Así que lo que dijo Hutter fue:
—Llamad ahora mismo a una ambulancia.
—¿Quieres que mandemos una ambulancia a Bloch Lane? —preguntó Cundy.
—No, quiero que venga una ambulancia aquí —gritó Hutter alejándose de él y rodeando la mesa—. Señores, por favor, apártense un poco del señor Carmody. Déjenle respirar. Atrás, por favor. Atrás.
Daltry era el que le tenía más cerca, estaba de pie justo detrás de su silla con una taza que decía PARA EL MEJOR ABUELO DEL MUNDO. Se hizo a un lado bruscamente y se manchó la camisa rosa de café.
—¿Qué coño le pasa? —preguntó.
Hutter se arrodilló al lado de Lou, que estaba casi debajo de la mesa. Le puso una mano en uno de sus hombros grandes y encorvados y empujó. Era como intentar darle la vuelta a un colchón. Lou se dejó caer contra el respaldo de la silla con la mano derecha agarrada a la camiseta de Iron Man, sus dedos retorciendo la tela entre sus tetas de hombre. Le colgaban las mejillas y tenía los labios color gris. Dejó escapar un suspiro largo y entrecortado. Miró de un lado a otro como si tratara de orientarse.

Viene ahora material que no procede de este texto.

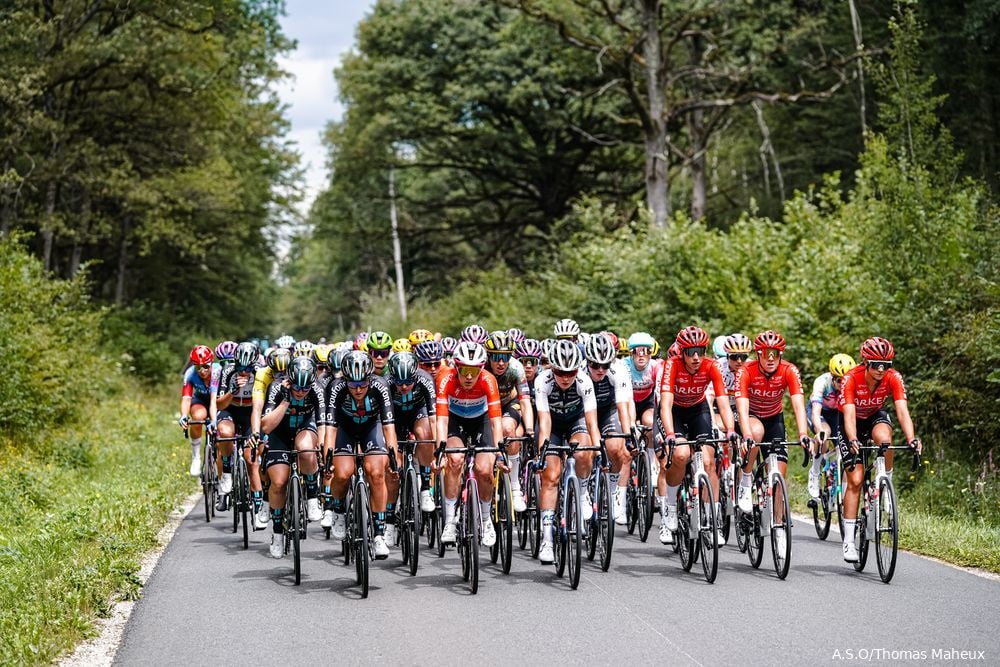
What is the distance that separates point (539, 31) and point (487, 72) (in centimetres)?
228

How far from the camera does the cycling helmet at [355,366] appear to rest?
945 centimetres

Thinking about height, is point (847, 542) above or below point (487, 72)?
below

—Aguante un poco, Lou —dijo Hutter—. Enseguida vendrán a ayudarle.
Chasqueó los dedos y Lou consiguió verla. Parpadeó y sonrió confuso.
—Me gustan sus pendientes. De Supergirl. Nunca la habría imaginado como Supergirl.

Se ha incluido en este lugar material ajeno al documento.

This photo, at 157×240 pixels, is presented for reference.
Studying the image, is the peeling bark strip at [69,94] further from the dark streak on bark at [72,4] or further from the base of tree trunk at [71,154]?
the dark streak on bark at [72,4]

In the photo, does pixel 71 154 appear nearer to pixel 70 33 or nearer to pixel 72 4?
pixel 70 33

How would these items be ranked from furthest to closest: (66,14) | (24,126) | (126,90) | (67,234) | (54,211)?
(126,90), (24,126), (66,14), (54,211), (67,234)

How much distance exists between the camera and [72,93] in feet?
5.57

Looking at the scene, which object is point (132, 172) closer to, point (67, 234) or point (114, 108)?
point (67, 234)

—¿Ah, no? ¿Y cómo me imagina entonces? —dijo Hutter para que Lou siguiera hablando. Le puso los dedos en la muñeca. Al principio no notó nada, pero entonces el pulso latió, un único latido y una nueva pausa, después una sucesión de latidos rápidos.
—Velma —dijo—. ¿La recuerda? La de Scooby-Doo.
—¿Por qué? ¿Por lo de rellenita? —preguntó Hutter.
—No —dijo Lou—. Por lo de lista. Tengo miedo. ¿Le importa darme la mano?
Hutter tomó una mano de Lou entre las suyas y este le acarició despacio los nudillos.
—Ya sé que no se cree nada de lo que le ha contado Vic de Manx —le dijo de repente en un susurro intenso—. Sé que piensa que está loca. No debe permitir que los hechos se interpongan en el camino a la verdad.
—¡Cielos! —dijo Hutter—. ¿Y cuál es la diferencia?
Lou la sorprendió riendo, un jadeo breve e involuntario. Hutter tuvo que acompañarle en la ambulancia al hospital porque Lou no quiso soltarle la mano.